▶ _分析用テキスト_
··········
小豆島物語・バーバラとの日本滞在記《後編》"バーバラとのケンカ"
他人と「ケンカ」をほとんどしたことがないこの私が「ケンカ」をした。その相手はアボリジニの女性画家、バーバラであった。場所は白亜のリゾート地・小豆島。2002年8月のことである。オーストラリア・エアーズロックとの姉妹リゾート都市友好のキャンペーンのためにバーバラと私は政府観光局より20日間の小豆島滞在を依頼されていた。
バーバラ・ウィア。〔推定年齢59歳。誕生日の記録なし〕彼女はオーストラリア中央砂漠にあるアボリジニ居住区UTOPIAで生まれ、アマチャラ語を話す著名なアボリジニ女性画家である。以前オーストラリア政府が行った政策の対象となった(“STOLEN GENERATION-盗まれた世代―”)のひとりでもある。
··········
▶ _作業内容 1_
小豆島滞在記の本文から、「他人と「ケンカ」をほとんどし」と「小豆島滞在を依頼されていた。」の間を、両端の語句も含めてそのまま書き写す。
▶ _作業内容 2_
小豆島滞在記によると、筆者とバーバラが小豆島に20日間滞在することになったのはなぜか。1〜3文で説明する。
▶ _作業内容 3_
小豆島滞在記の「バーバラ・ウィア。」で始まる段落を、主な事実を残して箇条書きにまとめる。

▶ _記録データ_
··········
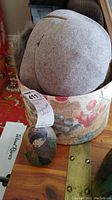 Two grey felt hats inside a floral patterned hat box with a hand painted decorative stone nearby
··········
▶ _記述回答 1_
他人と「ケンカ」をほとんどしたことがないこの私が「ケンカ」をした。その相手はアボリジニの女性画家、バーバラであった。場所は白亜のリゾート地・小豆島。2002年8月のことである。オーストラリア・エアーズロックとの姉妹リゾート都市友好のキャンペーンのためにバーバラと私は政府観光局より20日間の小豆島滞在を依頼されていた。

▶ _記述回答 2_
オーストラリア・エアーズロックとの姉妹リゾート都市友好のキャンペーンのためだ。そのために、二人は政府観光局から20日間の小豆島滞在を依頼されていた。

▶ _記述回答 3_
・名前はバーバラ・ウィア
・推定年齢は59歳で、誕生日の記録はない
・オーストラリア中央砂漠にあるアボリジニ居住区UTOPIAで生まれた
・アマチャラ語を話す著名なアボリジニ女性画家である
・以前オーストラリア政府が行った政策の対象となった「盗まれた世代（STOLEN GENERATION）」のひとりである